• **Exercise set**
A: Say whether each statement agrees with the report on the celibacy lecture, answering yes or no and quoting the deciding words of the report: (i) About fifty people came to hear the lecture at the Veech Library. (ii) Copies of the lecture were handed out to callers the next day. (iii) The clergy were barred from surgery.
B: Proceed with the report on the celibacy lecture, writing on from its last sentence.

Report of ‘Clerical celibacy in context’

Apr 16, 2013

    A few nights ago, some fifty people went to the Veech Library, at Strathfield, to hear a retired history professor, Ed Campion, give a lecture entitled Clerical Celibacy in Context.  The next day people telephoned the library to get copies of this lecture but there was none to be had because the lecturer performed without the safety net of a text.

He started with the story of the Mass, showing how the clergy became more and more dominant in worship.  Parallel to this, their privileged civil status grew until by the time of Thomas Becket and Henry II they were a separate entity in society with their own courts, tax system and much besides.  This growth accentuated the division between clergy and laity, giving the clergy power over other Christians.  Clericalism was about privilege and power.  Prohibitions reinforced this distinction, keeping the clergy out of pubs and theatres, tonsuring their hair and dressing them in drab clothes, and barring them from trade, the money market, surgery and warfare.

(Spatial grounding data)
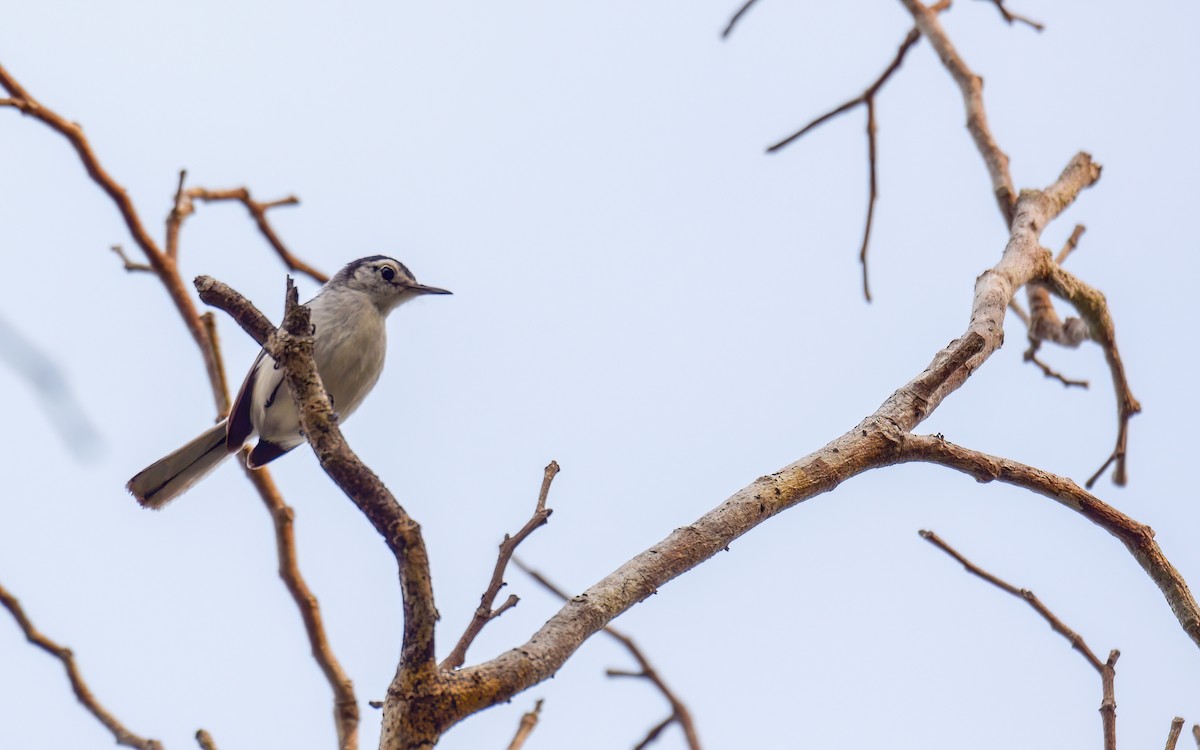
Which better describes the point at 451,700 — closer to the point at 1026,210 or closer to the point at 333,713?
the point at 333,713

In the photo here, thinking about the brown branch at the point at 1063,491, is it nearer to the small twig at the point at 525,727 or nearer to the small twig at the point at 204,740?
the small twig at the point at 525,727

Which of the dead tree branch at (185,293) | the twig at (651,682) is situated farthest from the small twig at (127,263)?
the twig at (651,682)

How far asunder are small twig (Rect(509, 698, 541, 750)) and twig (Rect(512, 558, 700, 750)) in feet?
0.97

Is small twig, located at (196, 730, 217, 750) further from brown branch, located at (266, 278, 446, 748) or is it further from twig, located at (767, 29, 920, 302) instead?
twig, located at (767, 29, 920, 302)

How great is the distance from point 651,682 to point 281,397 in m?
3.00

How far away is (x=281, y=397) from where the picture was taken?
→ 5645 millimetres

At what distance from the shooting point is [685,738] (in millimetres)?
3207

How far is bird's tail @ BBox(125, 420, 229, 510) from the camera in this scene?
232 inches

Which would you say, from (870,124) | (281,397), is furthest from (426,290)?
(870,124)

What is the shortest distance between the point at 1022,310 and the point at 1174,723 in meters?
3.38

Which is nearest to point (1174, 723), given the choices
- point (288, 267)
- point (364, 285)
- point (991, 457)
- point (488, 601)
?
point (991, 457)

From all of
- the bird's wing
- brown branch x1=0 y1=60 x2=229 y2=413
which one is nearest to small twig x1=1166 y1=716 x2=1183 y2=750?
brown branch x1=0 y1=60 x2=229 y2=413

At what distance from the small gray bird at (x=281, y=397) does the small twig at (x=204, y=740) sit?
9.96 ft

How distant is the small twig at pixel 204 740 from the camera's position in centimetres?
253
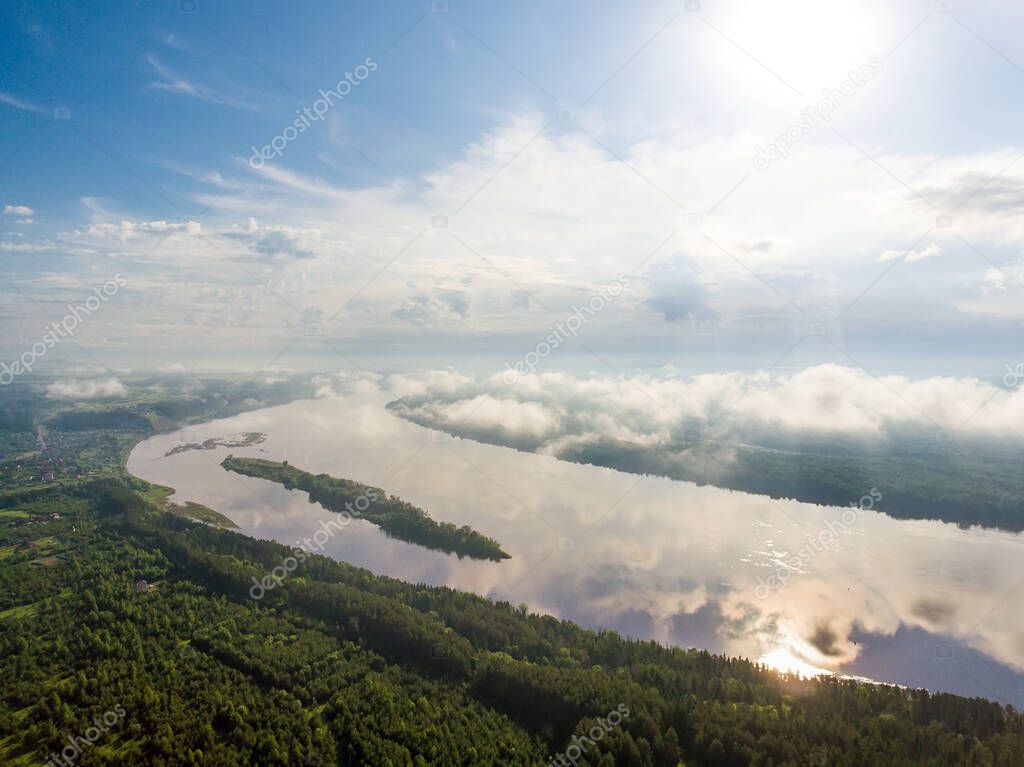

• **Task-by-task outputs**
A:
(i) Yes: "some fifty people went to the Veech Library, at Strathfield, to hear a retired history professor, Ed Campion, give a lecture"
(ii) No: "there was none to be had because the lecturer performed without the safety net of a text"
(iii) Yes: "barring them from trade, the money market, surgery and warfare"

B:
Compulsory celibacy was perhaps the most significant element in the development of a separate clerical caste.  Most history, especially grassroots history, is simply lost.  It is clear, however, that in the parishes the ban on clerical marriage was widely ignored.  The Norman Conquest (1066) brought into England Norman bishops eager to further the reform agenda of the papacy, who had supported the invasion for this purpose.  It was a slow process because bishops needed the coercive power of the Crown to succeed and Kings seemed happy to let priests keep their wives on payment of a fine.  The second Lateran Council (1139) drew a line in the sand for it made clerical marriage invalid as well as illicit – after that, a girl couldn’t marry a priest any more than she could marry a tree.  Spare a thought for the clergy consorts, Ed Campion urged:  the church treated them harshly in its attempts to clean up its act.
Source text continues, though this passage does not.